World Energy Congress told of LNG slowdown

Monday, 12 November 2007

Executives from Royal Dutch Shell, Gaz de France and BG Group said some countries with current or future LNG potential were giving priority to oil projects, while engineering contractors continued to be in short supply to execute LNG ventures.

 

“Some countries are now building oil facilities and giving them priority over LNG projects,” said Jean-Luc Colonna, Vice President of LNG at Gaz de France, Europe’s leading importer of LNG.

 

“There is also the problem facing the industry of the availability of contractors, while some exporting countries also have to think of their own domestic natural gas demand,” said Colonna.

 

The head of LNG Strategy at BG Group, Andrew Walker, said: “Because of this slowdown it seems unlikely that there will be any excess capacity in the market.
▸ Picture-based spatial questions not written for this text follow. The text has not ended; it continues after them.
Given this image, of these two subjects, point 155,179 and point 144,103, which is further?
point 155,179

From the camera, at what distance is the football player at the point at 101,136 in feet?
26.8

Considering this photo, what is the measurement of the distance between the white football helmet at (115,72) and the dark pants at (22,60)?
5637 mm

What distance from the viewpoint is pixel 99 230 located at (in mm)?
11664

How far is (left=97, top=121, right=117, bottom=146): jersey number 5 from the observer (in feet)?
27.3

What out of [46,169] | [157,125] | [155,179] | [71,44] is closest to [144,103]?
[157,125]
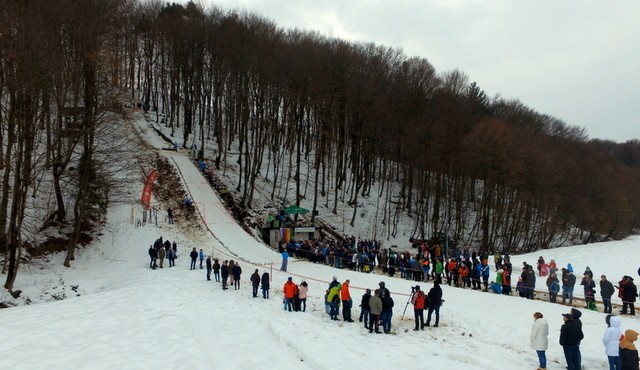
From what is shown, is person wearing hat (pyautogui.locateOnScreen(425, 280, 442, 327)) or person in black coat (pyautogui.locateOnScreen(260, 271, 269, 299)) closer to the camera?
person wearing hat (pyautogui.locateOnScreen(425, 280, 442, 327))

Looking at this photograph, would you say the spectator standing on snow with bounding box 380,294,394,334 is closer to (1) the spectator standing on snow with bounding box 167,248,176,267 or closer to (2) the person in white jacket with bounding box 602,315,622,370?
(2) the person in white jacket with bounding box 602,315,622,370

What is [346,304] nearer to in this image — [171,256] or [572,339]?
[572,339]

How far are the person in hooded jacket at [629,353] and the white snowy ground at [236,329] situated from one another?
168cm

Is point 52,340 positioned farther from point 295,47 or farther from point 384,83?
point 384,83

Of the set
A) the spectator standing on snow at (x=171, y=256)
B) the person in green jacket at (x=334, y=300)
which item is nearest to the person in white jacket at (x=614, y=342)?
the person in green jacket at (x=334, y=300)

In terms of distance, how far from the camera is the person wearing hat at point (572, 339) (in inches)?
403

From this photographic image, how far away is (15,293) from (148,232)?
37.5 ft

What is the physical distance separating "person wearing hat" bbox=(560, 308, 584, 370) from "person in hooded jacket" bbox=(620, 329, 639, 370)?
0.97 m

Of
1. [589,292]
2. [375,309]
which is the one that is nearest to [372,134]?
[589,292]

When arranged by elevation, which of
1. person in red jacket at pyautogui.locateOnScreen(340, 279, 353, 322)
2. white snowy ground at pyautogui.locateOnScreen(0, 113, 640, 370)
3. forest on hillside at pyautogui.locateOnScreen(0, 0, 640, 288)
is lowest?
white snowy ground at pyautogui.locateOnScreen(0, 113, 640, 370)

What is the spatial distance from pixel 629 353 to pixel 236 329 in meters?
10.5

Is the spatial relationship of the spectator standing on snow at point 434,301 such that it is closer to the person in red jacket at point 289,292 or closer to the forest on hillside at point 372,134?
the person in red jacket at point 289,292

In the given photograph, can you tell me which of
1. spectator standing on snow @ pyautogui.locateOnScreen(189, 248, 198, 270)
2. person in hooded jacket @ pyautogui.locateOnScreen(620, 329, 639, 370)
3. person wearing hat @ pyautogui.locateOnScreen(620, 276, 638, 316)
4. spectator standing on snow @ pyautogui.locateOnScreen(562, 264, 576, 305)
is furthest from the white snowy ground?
person in hooded jacket @ pyautogui.locateOnScreen(620, 329, 639, 370)

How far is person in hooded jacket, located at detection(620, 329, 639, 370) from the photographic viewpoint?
29.9 feet
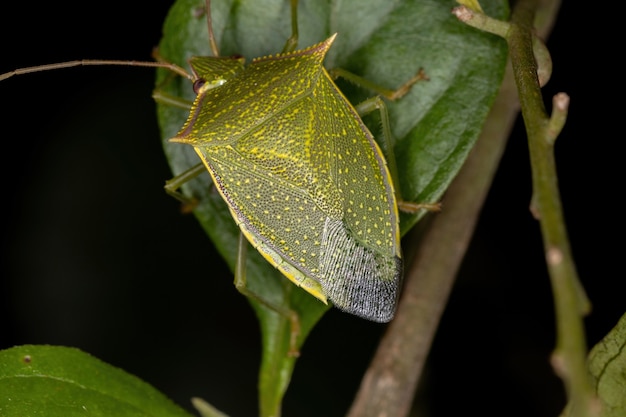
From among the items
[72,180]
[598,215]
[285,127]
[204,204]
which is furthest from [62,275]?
[598,215]

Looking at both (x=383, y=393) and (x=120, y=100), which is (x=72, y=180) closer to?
(x=120, y=100)

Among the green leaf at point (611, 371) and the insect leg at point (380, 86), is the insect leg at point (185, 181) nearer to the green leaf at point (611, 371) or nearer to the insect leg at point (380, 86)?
the insect leg at point (380, 86)

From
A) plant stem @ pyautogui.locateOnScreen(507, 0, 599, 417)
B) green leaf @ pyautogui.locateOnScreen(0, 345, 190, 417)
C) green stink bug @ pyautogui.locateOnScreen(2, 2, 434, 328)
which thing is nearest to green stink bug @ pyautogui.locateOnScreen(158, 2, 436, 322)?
green stink bug @ pyautogui.locateOnScreen(2, 2, 434, 328)

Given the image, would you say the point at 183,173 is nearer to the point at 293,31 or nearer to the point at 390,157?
the point at 293,31

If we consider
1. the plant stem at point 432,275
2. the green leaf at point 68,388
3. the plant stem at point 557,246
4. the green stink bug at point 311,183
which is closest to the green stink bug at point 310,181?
the green stink bug at point 311,183

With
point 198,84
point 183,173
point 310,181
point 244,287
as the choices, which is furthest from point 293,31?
point 244,287

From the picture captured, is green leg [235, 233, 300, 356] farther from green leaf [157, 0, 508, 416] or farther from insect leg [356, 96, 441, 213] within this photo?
insect leg [356, 96, 441, 213]
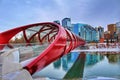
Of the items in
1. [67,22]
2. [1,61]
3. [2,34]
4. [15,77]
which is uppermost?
[67,22]

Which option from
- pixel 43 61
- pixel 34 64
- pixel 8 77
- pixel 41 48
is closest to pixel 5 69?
pixel 8 77

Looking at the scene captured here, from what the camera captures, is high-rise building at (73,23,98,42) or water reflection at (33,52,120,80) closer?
water reflection at (33,52,120,80)

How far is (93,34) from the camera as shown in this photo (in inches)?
2751

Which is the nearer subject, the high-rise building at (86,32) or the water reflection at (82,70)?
the water reflection at (82,70)

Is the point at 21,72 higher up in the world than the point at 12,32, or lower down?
lower down

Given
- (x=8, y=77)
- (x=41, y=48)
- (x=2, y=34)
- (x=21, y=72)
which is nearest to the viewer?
(x=8, y=77)

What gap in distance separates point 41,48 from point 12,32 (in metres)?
7.19

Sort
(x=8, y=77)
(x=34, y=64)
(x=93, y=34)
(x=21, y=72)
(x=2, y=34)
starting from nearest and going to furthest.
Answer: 1. (x=8, y=77)
2. (x=21, y=72)
3. (x=34, y=64)
4. (x=2, y=34)
5. (x=93, y=34)

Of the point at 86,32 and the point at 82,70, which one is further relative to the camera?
the point at 86,32

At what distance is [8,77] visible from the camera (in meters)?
5.30

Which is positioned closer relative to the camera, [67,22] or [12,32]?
[12,32]

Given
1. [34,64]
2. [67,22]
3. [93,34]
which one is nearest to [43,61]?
[34,64]

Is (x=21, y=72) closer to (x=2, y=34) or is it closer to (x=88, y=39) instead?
(x=2, y=34)

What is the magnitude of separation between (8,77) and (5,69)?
0.25m
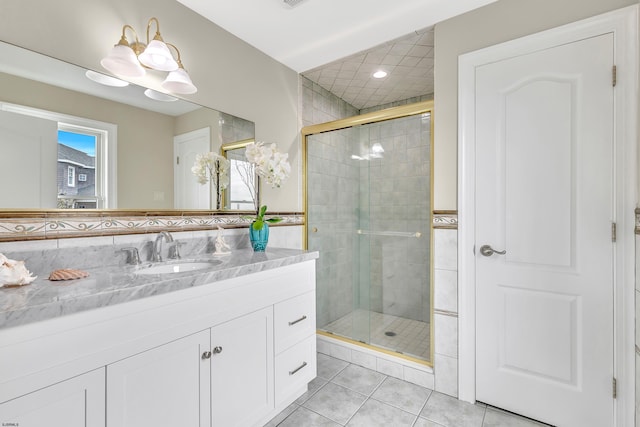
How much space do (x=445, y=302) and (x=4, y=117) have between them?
237 cm

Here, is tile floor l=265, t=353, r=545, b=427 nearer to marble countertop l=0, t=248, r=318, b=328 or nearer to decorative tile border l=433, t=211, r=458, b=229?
marble countertop l=0, t=248, r=318, b=328

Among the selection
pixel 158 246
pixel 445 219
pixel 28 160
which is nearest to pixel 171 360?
pixel 158 246

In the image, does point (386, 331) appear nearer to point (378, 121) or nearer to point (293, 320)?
point (293, 320)

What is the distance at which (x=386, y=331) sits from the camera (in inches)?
97.3

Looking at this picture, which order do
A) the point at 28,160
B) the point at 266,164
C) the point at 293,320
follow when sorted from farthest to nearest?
1. the point at 266,164
2. the point at 293,320
3. the point at 28,160

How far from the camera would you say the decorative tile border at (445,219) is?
1.86 m

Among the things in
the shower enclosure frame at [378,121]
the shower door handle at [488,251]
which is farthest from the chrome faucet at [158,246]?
the shower door handle at [488,251]

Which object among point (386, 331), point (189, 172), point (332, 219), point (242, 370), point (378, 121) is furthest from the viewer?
point (332, 219)

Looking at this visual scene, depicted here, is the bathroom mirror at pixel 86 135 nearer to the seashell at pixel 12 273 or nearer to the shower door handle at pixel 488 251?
the seashell at pixel 12 273

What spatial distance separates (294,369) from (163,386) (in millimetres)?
776

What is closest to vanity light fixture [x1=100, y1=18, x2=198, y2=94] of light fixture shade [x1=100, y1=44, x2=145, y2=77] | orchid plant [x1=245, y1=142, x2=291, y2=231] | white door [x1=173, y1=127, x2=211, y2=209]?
light fixture shade [x1=100, y1=44, x2=145, y2=77]

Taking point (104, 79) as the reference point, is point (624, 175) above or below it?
below

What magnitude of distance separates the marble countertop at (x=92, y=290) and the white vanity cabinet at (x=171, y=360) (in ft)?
0.10

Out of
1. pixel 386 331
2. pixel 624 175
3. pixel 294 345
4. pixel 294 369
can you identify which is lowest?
pixel 386 331
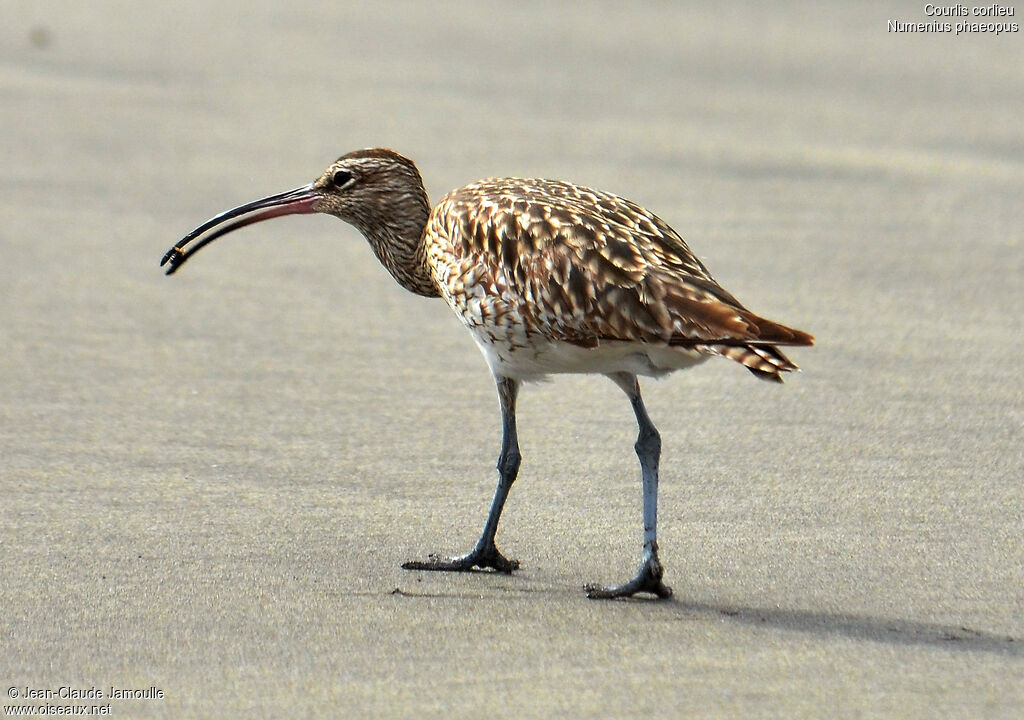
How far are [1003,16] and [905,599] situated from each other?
10640 millimetres

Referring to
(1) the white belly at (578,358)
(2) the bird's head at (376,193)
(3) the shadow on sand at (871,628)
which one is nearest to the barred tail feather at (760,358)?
(1) the white belly at (578,358)

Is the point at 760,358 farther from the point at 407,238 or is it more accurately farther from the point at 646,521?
the point at 407,238

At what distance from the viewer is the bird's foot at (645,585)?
17.7ft

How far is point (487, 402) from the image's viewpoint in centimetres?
764

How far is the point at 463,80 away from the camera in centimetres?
1320

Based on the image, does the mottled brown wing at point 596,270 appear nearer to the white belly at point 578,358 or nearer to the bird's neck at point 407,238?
the white belly at point 578,358

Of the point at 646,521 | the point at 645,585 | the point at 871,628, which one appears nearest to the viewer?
the point at 871,628

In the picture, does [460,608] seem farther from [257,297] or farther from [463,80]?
[463,80]

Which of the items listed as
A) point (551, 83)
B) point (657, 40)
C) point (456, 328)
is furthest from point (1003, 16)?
point (456, 328)

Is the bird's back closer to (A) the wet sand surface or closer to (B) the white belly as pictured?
(B) the white belly

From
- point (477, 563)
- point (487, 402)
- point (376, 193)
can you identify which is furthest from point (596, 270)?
point (487, 402)

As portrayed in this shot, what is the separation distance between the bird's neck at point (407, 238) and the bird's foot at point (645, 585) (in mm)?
1550

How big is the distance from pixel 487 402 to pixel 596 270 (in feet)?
7.30

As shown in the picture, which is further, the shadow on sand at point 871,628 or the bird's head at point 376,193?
the bird's head at point 376,193
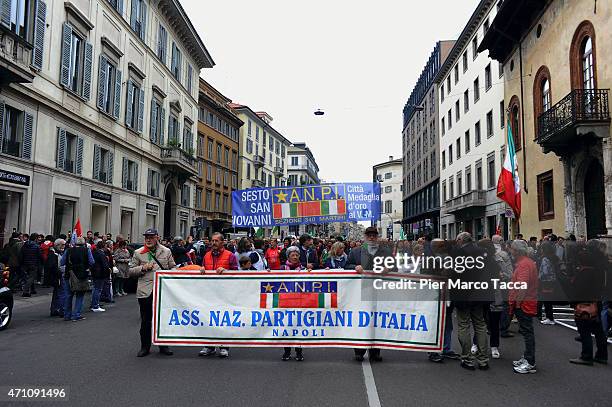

LNG supplies will be tight until 2015.”

 

LNG is also facing pressure because of the high cost of projects and emerging competition from other sources of energy.

 

“LNG needs huge investment and almost everywhere LNG has a substitute, more than ever projects need long-term commitments to make both purchasers and suppliers comfortable,” said Colonna.

 

Royal Dutch Shell’s Global LNG Strategy Manager, Jacqueline Redmond, whose  company currently has stakes in six new LNG liquefaction Trains under construction in Australia, Nigeria, Russia and Qatar, said countries also needed to make use of other resources and meet their own domestic natural gas needs.

 

She pointed to China, to which Shell delivered its first LNG cargo, and the huge Chinese reserves of coal.

 

“LNG and clean-coal will co-exist in China in the future,” said Redmond, citing the big Chinese coal reserves and the use that will be made by the US for power from its substantial coal reserves. 

 

The US would also be making use of advances in clean-coal technology, delegates were told, while still "becoming the world No. 1 market for LNG in the next decade."

 

Walker agreed about the potential of clean-coal technology to provide competition to LNG in at least some markets. However, unlike LNG, the full costs of producing clean-coal still have to be determined, said Walker.

 

“None of us knows the capital costs of clean-coal, where the technology puts it on the pricing landscape and where we price it,” said Walker.